### Extract to read:
####

I'm trying to run Mallet in Java and am getting the following error.
Couldn't open cc.mallet.util.MalletLogger resources/logging.properties file.
Perhaps the 'resources' directories weren't copied into the 'class' directory.
Continuing.
I'm trying to run the example from Mallet's website (http://mallet.cs.umass.edu/topics-devel.php). Below is my code. Any help is appreciated.
package scriptAnalyzer;
import cc.mallet.util.*;
import cc.mallet.types.*;
import cc.mallet.pipe.*;
import cc.mallet.pipe.iterator.*;
import cc.mallet.topics.*;
import java.util.*;
import java.util.regex.*;
import java.io.*;
public class Mallet {
public static void main(String[] args) throws Exception {
String filePath = "C:/mallet/ap.txt";
// Begin by importing documents from text to feature sequences
ArrayList<Pipe> pipeList = new ArrayList<Pipe>();
// Pipes: lowercase, tokenize, remove stopwords, map to features
pipeList.add( new CharSequenceLowercase() );
pipeList.add( new CharSequence2TokenSequence(Pattern.compile("\\p{L}[\\p{L}\\p{P}]+\\p{L}")) );
pipeList.add( new TokenSequenceRemoveStopwords(new File("stoplists/en.txt"), "UTF-8", false, false, false) );
pipeList.add( new TokenSequence2FeatureSequence() );
InstanceList instances = new InstanceList (new SerialPipes(pipeList));
Reader fileReader = new InputStreamReader(new FileInputStream(new File(filePath)), "UTF-8");
instances.addThruPipe(new CsvIterator (fileReader, Pattern.compile("^(\\S*)[\\s,]*(\\S*)[\\s,]*(.*)$"),
3, 2, 1)); // data, label, name fields
// Create a model with 100 topics, alpha_t = 0.01, beta_w = 0.01
// Note that the first parameter is passed as the sum over topics, while
// the second is the parameter for a single dimension of the Dirichlet prior.
int numTopics = 5;
ParallelTopicModel model = new ParallelTopicModel(numTopics, 1.0, 0.01);
model.addInstances(instances);
// Use two parallel samplers, which each look at one half the corpus and combine
// statistics after every iteration.
model.setNumThreads(2);
// Run the model for 50 iterations and stop (this is for testing only,
// for real applications, use 1000 to 2000 iterations)
model.setNumIterations(50);
model.estimate();
// Show the words and topics in the first instance
// The data alphabet maps word IDs to strings
Alphabet dataAlphabet = instances.getDataAlphabet();
FeatureSequence tokens = (FeatureSequence) model.getData().get(0).instance.getData();
LabelSequence topics = model.getData().get(0).topicSequence;
Formatter out = new Formatter(new StringBuilder(), Locale.US);
for (int position = 0; position < tokens.getLength(); position++) {
out.format("%s-%d ", dataAlphabet.lookupObject(tokens.getIndexAtPosition(position)), topics.getIndexAtPosition(position));
}
System.out.println(out);
// Estimate the topic distribution of the first instance,
// given the current Gibbs state.

####

### Recorded data:
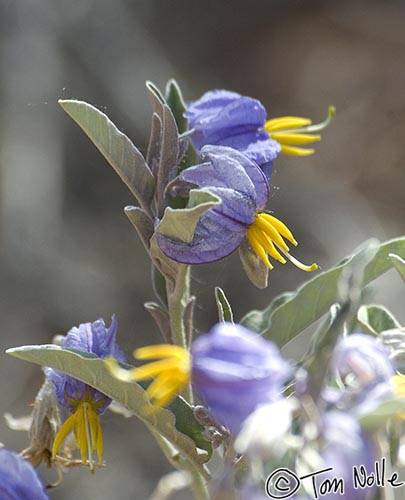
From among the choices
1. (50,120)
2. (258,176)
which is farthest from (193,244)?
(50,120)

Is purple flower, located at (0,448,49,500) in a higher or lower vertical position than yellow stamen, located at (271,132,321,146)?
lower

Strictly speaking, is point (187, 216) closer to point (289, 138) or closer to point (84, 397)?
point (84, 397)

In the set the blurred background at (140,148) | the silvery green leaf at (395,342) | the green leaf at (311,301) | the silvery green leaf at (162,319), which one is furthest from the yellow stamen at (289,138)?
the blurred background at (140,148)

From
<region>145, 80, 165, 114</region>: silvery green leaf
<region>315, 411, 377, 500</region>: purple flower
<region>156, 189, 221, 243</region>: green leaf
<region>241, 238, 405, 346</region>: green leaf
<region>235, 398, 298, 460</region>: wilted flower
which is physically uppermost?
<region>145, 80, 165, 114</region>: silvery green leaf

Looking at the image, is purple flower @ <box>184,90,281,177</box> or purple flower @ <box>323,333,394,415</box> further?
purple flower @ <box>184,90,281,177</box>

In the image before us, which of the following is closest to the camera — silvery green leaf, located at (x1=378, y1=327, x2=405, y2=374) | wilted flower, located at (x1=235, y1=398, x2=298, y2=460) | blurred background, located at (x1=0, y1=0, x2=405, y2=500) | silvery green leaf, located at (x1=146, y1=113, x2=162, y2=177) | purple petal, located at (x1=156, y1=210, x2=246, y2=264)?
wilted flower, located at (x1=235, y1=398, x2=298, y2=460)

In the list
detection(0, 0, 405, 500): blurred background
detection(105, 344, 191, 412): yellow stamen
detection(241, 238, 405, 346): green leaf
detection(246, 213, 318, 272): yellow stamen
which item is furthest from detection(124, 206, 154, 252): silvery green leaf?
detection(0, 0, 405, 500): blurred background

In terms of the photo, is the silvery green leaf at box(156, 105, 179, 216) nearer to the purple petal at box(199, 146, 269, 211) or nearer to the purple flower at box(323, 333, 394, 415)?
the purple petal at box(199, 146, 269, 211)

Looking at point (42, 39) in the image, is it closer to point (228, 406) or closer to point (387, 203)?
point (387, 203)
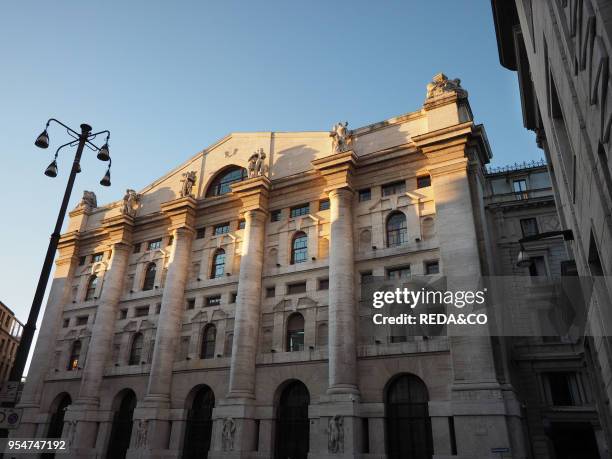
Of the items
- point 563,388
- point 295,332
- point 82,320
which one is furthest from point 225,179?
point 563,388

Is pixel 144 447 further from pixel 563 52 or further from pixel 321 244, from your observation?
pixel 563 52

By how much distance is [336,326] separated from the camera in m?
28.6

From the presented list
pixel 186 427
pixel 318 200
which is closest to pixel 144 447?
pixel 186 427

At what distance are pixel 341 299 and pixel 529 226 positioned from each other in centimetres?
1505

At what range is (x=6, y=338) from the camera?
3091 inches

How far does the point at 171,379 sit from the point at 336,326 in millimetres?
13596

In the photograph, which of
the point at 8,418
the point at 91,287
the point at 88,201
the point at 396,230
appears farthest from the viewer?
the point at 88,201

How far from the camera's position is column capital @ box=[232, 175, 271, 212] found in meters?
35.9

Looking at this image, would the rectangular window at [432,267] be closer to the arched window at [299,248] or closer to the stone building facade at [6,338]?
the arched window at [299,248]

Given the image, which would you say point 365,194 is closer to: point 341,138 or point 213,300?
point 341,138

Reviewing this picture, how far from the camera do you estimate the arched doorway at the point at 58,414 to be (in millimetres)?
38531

####

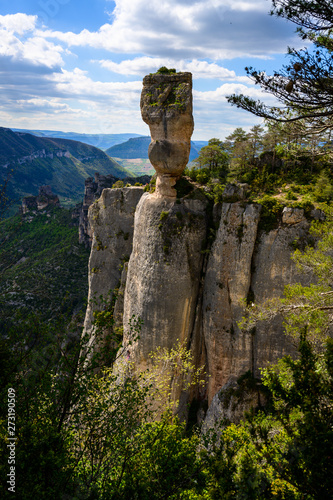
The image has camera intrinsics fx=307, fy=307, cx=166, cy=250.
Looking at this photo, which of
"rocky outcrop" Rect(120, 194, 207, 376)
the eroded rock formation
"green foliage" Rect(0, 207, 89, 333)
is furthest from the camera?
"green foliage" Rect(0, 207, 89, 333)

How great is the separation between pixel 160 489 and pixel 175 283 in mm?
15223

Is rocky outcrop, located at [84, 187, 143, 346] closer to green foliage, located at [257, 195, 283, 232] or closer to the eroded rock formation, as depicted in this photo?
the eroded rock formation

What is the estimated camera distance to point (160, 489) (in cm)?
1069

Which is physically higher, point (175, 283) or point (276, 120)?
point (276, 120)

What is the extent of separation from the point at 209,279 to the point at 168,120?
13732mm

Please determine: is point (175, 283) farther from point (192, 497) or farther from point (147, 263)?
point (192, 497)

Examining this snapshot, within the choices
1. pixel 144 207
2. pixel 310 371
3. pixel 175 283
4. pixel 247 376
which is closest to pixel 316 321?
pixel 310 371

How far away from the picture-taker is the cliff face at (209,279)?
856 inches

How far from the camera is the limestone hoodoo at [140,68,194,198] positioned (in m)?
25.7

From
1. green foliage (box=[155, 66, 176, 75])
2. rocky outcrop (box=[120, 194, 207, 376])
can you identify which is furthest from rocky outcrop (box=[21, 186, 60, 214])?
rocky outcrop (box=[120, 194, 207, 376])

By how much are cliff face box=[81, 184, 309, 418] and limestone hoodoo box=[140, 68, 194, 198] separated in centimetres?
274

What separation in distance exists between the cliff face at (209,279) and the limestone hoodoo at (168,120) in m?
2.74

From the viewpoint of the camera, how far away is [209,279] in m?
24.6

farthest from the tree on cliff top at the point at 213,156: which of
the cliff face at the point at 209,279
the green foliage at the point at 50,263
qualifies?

####

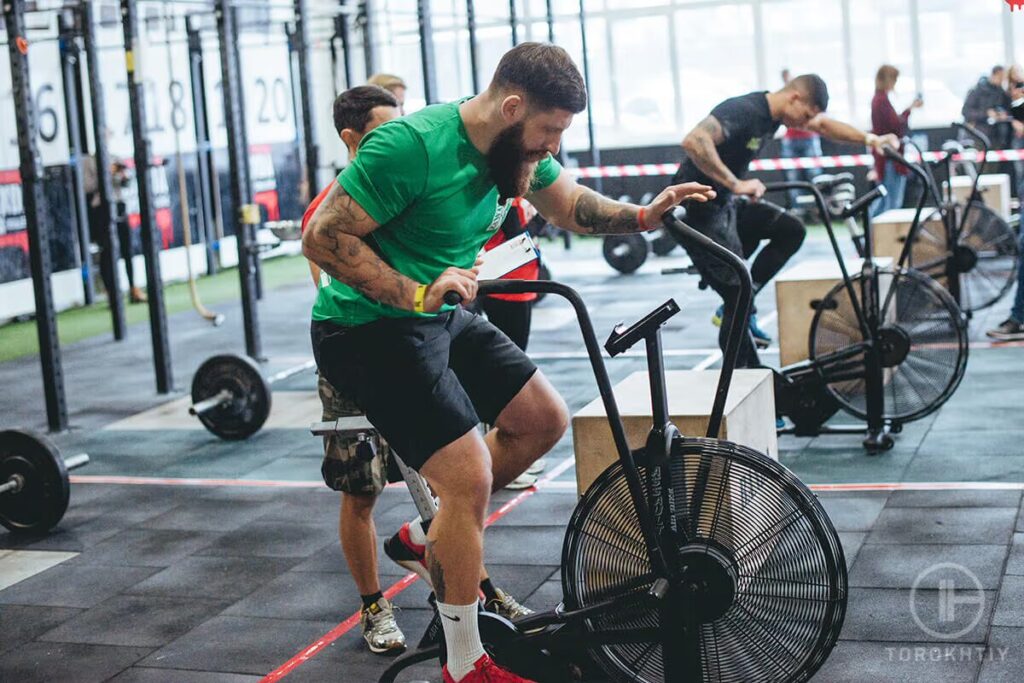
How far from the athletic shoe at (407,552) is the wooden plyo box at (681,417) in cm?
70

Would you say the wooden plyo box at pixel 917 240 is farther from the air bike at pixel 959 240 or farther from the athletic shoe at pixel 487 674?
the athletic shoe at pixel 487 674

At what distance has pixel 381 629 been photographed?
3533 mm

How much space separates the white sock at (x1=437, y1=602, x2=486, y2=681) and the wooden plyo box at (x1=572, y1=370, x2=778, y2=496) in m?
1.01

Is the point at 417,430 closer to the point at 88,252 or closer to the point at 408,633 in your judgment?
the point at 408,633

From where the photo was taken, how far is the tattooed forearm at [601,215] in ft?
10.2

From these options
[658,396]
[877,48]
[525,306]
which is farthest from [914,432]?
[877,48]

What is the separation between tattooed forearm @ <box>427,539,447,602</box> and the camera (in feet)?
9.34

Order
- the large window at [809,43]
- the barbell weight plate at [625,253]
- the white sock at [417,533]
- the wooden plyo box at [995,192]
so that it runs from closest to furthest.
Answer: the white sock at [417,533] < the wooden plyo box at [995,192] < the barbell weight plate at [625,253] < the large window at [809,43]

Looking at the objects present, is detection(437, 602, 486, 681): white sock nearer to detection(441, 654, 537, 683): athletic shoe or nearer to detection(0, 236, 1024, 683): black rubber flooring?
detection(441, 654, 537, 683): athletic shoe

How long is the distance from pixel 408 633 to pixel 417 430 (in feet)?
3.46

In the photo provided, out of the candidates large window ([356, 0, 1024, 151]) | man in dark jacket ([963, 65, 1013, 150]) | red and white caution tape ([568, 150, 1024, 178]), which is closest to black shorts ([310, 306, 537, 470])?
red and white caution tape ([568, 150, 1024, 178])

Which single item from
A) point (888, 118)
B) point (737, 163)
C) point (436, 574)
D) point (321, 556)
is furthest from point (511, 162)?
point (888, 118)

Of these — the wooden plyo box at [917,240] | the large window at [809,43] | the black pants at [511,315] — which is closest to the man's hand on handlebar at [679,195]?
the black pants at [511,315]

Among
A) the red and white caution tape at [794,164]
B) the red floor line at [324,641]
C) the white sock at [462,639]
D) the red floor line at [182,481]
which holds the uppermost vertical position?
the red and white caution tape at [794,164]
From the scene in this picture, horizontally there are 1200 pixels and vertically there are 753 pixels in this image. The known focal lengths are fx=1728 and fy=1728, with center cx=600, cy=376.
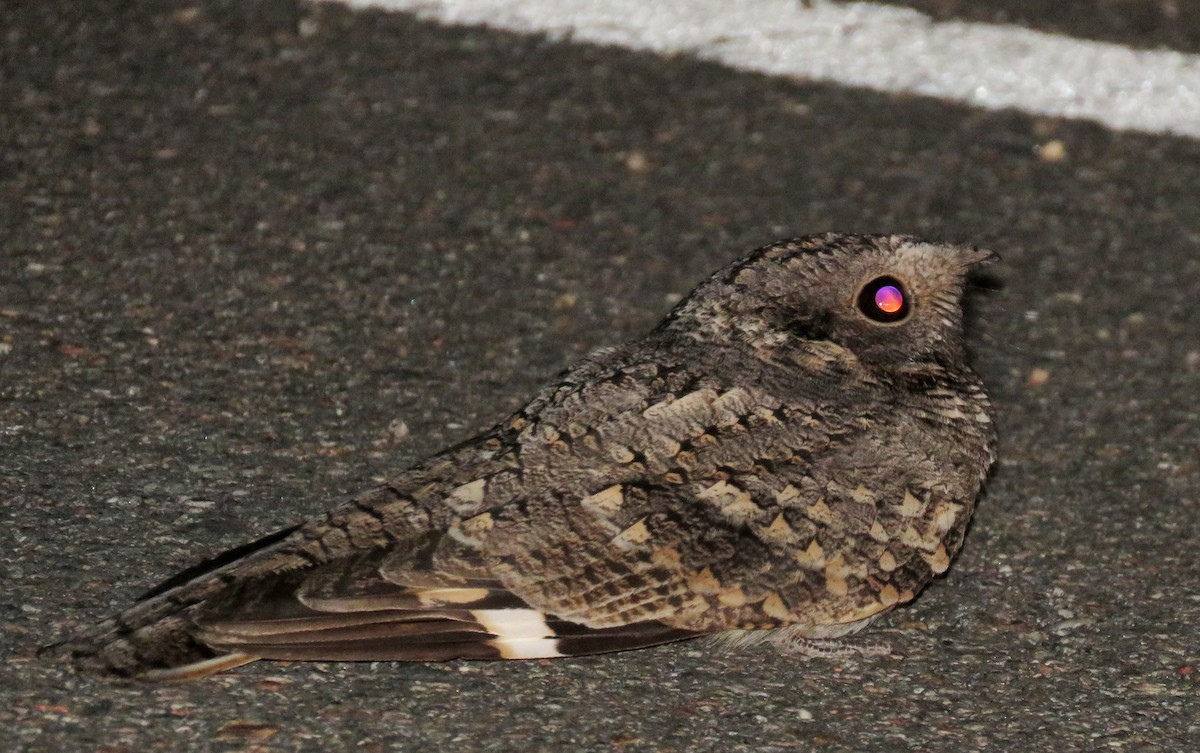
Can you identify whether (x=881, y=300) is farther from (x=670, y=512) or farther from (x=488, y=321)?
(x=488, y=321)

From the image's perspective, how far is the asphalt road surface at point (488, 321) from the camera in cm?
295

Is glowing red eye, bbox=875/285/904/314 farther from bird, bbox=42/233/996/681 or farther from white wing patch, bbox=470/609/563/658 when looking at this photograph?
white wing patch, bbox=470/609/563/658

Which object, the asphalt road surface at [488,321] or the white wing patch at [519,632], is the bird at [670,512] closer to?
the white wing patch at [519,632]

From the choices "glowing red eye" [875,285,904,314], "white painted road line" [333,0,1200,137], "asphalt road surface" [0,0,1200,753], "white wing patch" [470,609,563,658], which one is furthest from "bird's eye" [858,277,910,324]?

####

### Short task:
Could you repeat the Mallet post between "I'm trying to run Mallet" and "help is appreciated.", inclusive, and swap "copied" for "moved"? The records have nothing to do with the Mallet post.

### Exercise solution:
I'm trying to run Mallet in Java and am getting the following error.
Couldn't open cc.mallet.util.MalletLogger resources/logging.properties file.
Perhaps the 'resources' directories weren't moved into the 'class' directory.
Continuing.
I'm trying to run the example from Mallet's website (http://mallet.cs.umass.edu/topics-devel.php). Below is my code. Any help is appreciated.